Your physiotherapist-guided reset to feel more flexible, stronger, and more in tune with your body.

Today we’re starting where so many movement issues begin: your hips.

Why Hip Mobility Matters

Tight hips don’t just feel uncomfortable, they can lead to lower back pain, limited squat depth, poor posture, and compensatory movement patterns in the knees and spine. As a physiotherapist, I often see how restricted hips can quietly affect everyday movement.

The good news? With just a few focused exercises, you can start restoring control and freedom through this essential joint.

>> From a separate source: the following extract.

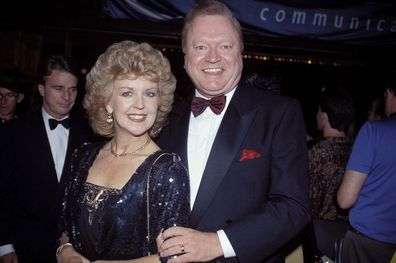 SYDNEY - JANUARY 01:  ACTOR BERT NEWTON WITH HIS WIFE PATTI AT PEOPLE'S CHOICE AWARDS 1992 IN SYDNEY.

🔓 Hip Release (10 Minutes)

1. 90-90 Hip Rotations – 1 x 5 reps each side

Christine Campbell, Physiotherapist, performing hip rotations on floorThis drill improves hip internal and external rotation (turning in and turning out). Sitting, place both feet on the ground slightly wider than shoulder width apart. Keeping you spine tall, allow your knees to fall gently to one side, creating a 90-degree angle with both knees. Hold here for 30 seconds, then rotate so your knees are pointing the other direction.

 

 

2. Couch Stretch (Hip Flexor Stretch) – 2 x 30 seconds per side

Christine Campbell, Physiotherapist, performing couch stretchPosition your back foot against a wall or bench while kneeling. Shift your hips forward until you feel a stretch through the front of the thigh and hip. Keep your core engaged to avoid arching the lower back.

 

 

 

3. Glute Bridges – 3 x 10 slow reps

Christine Campbell, Physiotherapist, performing bridge exerciseLie on your back, knees bent, feet flat. Drive through your heels to lift your hips, squeezing your glutes/buttock throughout the movement. Lower slowly with control. This activates your posterior chain (back-line of the body) and reinforces healthy hip extension.

 

 

Pro Tip:

Take your time. These movements aren’t about how far you can stretch, they’re about how well you can control the movement within your available range. Consistency beats intensity here.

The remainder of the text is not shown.